AIM: Identify the line in which "What is the distance from" appears, then reproduce that line and all remaining lines of the records word for word.

DATA SECTION:

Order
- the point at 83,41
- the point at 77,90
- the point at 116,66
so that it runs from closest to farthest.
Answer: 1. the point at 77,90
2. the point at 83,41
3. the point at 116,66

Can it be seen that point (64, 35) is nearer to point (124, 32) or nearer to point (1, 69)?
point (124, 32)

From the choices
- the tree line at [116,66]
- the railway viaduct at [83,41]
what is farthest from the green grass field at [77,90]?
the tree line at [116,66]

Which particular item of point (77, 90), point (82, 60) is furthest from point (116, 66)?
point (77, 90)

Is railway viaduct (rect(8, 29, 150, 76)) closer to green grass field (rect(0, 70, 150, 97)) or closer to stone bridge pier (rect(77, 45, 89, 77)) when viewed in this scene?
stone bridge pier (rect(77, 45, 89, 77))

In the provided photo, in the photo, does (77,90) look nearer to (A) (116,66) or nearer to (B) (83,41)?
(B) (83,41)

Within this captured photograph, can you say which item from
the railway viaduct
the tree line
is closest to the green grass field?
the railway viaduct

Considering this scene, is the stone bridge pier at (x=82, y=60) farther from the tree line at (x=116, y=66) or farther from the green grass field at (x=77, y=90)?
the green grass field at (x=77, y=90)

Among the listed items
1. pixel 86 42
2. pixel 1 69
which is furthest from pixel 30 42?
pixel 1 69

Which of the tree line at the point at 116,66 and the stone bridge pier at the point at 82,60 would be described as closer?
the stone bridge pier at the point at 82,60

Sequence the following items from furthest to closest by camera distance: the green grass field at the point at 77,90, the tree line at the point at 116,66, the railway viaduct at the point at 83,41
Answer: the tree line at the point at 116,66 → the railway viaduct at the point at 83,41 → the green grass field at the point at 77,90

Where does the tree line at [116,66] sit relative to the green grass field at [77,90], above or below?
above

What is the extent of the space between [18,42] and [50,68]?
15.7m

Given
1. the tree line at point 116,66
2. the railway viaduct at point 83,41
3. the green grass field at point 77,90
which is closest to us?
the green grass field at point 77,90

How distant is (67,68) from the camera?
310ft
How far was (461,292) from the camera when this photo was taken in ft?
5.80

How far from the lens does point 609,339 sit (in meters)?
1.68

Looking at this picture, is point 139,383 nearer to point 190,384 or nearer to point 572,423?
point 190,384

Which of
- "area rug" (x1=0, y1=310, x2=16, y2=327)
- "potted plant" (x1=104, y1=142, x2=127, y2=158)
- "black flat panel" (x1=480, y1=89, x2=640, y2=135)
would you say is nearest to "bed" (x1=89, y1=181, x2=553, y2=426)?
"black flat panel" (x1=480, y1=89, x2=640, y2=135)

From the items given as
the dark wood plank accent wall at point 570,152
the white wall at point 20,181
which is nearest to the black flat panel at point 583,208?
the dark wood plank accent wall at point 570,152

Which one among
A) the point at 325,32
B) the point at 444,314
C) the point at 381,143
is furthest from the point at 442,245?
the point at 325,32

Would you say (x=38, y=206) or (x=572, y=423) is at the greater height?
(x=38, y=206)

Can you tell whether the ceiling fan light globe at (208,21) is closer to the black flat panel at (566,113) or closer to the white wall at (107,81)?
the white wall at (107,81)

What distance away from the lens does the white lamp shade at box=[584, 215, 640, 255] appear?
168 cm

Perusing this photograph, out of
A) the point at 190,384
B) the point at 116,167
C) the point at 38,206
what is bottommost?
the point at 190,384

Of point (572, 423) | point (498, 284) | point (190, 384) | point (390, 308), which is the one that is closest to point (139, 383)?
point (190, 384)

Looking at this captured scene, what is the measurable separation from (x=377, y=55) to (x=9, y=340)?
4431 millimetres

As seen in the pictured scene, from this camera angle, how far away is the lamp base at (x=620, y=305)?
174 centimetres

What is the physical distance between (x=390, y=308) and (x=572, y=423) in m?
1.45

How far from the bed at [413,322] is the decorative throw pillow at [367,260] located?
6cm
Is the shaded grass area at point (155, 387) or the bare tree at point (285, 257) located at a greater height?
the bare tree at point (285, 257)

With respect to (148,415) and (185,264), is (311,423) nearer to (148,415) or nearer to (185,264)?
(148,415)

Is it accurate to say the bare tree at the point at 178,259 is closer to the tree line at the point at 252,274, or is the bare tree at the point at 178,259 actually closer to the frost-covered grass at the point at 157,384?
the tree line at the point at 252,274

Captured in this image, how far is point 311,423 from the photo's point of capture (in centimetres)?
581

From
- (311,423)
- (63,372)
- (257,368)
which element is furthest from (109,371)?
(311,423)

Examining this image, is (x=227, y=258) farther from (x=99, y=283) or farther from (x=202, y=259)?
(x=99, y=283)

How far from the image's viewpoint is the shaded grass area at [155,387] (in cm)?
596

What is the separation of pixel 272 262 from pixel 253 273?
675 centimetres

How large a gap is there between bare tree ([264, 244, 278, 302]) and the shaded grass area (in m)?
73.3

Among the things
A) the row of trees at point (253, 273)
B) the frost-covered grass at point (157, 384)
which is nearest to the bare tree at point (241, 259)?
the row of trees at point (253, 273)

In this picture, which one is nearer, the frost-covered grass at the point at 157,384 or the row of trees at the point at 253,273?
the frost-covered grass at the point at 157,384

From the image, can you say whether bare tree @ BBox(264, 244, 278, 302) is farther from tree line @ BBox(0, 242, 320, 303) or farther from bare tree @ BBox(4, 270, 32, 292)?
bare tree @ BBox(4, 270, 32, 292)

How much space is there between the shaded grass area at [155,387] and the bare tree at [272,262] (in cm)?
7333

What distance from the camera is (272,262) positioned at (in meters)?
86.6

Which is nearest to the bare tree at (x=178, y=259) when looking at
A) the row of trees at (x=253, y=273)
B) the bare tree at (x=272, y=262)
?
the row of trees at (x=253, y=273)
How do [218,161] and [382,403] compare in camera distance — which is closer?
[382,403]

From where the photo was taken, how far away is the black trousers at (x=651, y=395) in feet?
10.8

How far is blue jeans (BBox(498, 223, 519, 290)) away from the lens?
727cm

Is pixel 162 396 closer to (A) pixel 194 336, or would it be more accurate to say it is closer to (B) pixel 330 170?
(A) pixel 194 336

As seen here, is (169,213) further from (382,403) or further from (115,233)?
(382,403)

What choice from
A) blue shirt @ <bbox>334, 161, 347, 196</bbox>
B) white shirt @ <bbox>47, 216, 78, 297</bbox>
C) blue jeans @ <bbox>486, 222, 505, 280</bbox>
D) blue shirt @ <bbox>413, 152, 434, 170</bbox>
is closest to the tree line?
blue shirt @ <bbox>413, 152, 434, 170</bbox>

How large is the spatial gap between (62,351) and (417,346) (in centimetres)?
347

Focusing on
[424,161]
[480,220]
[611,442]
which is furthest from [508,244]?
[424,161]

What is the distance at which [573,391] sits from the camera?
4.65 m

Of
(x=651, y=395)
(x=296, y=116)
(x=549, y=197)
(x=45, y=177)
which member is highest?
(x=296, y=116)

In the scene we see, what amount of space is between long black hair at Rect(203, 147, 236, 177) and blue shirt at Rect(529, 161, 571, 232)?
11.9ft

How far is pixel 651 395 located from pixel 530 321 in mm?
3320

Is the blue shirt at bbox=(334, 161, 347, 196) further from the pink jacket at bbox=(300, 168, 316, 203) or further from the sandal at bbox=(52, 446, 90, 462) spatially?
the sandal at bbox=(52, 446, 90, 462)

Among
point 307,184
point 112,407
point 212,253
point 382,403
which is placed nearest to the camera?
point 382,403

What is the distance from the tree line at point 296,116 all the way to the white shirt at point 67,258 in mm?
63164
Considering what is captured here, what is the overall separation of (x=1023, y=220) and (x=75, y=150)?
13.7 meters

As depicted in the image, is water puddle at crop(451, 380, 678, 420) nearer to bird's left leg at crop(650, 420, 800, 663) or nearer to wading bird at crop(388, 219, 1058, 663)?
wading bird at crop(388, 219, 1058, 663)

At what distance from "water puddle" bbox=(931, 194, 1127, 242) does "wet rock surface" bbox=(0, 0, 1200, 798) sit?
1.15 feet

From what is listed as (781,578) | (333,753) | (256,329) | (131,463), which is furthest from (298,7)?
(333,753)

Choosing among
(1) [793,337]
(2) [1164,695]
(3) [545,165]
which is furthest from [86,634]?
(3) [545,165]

RESPONSE TO THIS EXERCISE:
What is the distance from the tree line at point 296,116 all the way to the white shirt at point 67,258 in mm?
63164
Considering what is captured here, what is the overall separation of (x=1023, y=220) and (x=75, y=150)?
13.7 meters

As depicted in the image, is water puddle at crop(451, 380, 678, 420) nearer to bird's left leg at crop(650, 420, 800, 663) or nearer to wading bird at crop(388, 219, 1058, 663)?
wading bird at crop(388, 219, 1058, 663)

At what distance from "water puddle" bbox=(931, 194, 1127, 242) does "wet rock surface" bbox=(0, 0, 1200, 798) sit?
1.15 feet

From what is listed as (781,578) | (333,753) | (256,329) | (131,463), which is furthest from (298,7)?
(333,753)

Choosing among
(1) [793,337]
(2) [1164,695]
(3) [545,165]
which is furthest from [86,634]?
(3) [545,165]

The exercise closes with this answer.